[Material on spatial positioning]
## START
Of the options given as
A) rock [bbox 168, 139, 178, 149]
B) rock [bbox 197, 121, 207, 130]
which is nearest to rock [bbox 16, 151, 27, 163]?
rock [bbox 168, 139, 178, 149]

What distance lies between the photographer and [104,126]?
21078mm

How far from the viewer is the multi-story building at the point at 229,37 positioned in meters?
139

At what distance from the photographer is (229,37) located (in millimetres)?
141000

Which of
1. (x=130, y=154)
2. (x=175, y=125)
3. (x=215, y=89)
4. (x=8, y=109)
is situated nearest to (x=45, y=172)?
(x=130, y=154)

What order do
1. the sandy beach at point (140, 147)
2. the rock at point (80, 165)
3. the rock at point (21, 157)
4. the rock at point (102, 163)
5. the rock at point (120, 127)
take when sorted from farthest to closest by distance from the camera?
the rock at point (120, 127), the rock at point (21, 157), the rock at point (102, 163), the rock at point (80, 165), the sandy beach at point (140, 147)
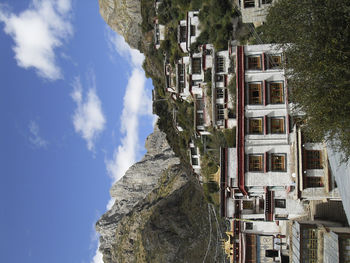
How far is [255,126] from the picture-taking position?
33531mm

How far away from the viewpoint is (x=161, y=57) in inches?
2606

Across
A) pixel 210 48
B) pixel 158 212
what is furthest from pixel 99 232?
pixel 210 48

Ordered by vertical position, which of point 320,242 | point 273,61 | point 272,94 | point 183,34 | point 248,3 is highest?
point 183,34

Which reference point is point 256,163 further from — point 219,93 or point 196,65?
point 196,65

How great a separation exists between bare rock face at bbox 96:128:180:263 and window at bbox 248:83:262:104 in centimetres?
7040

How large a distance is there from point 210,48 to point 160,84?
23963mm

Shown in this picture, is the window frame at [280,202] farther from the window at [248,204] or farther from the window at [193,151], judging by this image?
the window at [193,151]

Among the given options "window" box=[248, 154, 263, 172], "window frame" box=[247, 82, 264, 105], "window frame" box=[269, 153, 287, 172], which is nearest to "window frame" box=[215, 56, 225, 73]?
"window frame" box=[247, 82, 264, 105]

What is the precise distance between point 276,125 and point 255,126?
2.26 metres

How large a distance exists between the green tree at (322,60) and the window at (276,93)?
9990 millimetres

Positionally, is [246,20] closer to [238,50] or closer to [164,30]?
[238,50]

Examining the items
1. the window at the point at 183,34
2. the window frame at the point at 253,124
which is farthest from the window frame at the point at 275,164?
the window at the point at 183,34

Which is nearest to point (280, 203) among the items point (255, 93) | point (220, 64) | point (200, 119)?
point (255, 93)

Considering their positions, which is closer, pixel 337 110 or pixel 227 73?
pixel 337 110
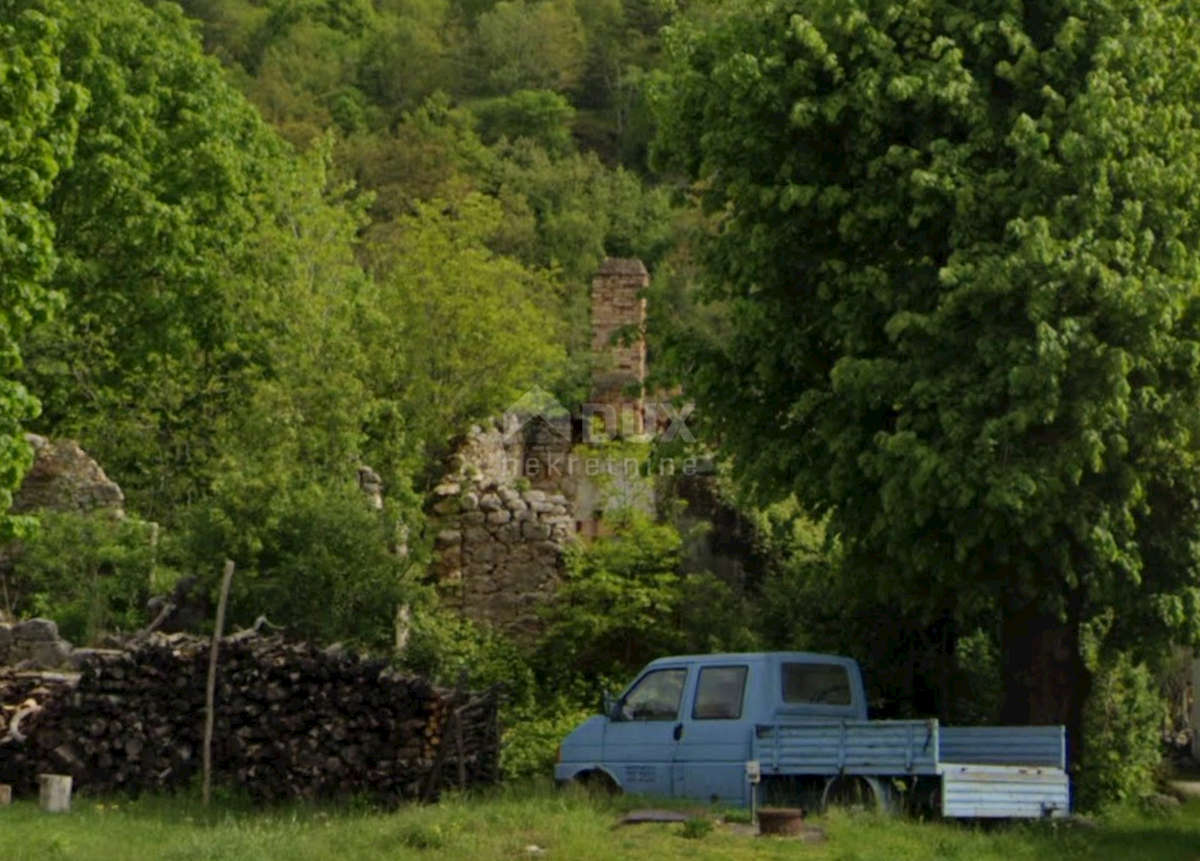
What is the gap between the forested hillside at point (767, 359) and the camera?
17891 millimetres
## END
## START
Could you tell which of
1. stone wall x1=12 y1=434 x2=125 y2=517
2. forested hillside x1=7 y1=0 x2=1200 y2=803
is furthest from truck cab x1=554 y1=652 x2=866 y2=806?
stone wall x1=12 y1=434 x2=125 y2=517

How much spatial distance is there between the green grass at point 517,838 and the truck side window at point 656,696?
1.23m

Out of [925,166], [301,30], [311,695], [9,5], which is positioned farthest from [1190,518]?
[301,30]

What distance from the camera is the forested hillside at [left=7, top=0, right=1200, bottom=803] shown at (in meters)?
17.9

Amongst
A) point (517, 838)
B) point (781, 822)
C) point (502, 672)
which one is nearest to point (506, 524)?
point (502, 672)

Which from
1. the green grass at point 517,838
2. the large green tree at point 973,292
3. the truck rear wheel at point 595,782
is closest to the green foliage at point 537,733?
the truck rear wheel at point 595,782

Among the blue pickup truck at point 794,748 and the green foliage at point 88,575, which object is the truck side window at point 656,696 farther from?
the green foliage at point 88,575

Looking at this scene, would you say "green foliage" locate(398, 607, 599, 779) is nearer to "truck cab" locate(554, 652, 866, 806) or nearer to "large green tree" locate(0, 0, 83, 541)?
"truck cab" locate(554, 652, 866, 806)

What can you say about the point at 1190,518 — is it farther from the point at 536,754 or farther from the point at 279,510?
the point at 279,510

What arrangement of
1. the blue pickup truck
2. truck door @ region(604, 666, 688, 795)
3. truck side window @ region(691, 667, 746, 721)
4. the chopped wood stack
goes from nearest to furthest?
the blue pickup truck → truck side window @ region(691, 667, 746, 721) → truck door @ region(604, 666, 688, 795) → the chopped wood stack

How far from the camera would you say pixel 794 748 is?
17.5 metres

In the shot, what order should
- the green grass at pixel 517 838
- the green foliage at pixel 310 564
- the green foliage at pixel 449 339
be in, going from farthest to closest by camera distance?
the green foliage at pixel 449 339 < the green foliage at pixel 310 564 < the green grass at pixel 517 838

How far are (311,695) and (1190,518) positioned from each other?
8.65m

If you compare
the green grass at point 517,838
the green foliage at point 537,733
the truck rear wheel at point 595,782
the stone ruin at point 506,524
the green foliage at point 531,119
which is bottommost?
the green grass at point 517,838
## END
## WHAT THIS TASK INVOLVES
Copy, without any changes, the lines of the material from the line containing "Examining the items" through the line containing "17891 millimetres", including both of those lines. Omit the pictures from your copy.

## COMPLETED EXERCISE
Examining the items
1. the window at the point at 183,34
2. the window frame at the point at 253,124
which is farthest from the window frame at the point at 275,164?
the window at the point at 183,34

Which is nearest to point (280, 203) among the items point (255, 93) | point (220, 64) | point (200, 119)?
point (255, 93)

Considering their positions, which is closer, pixel 337 110 or pixel 227 73?
pixel 337 110
What is the gap between the forested hillside at point (767, 359) and the camera?
17891 millimetres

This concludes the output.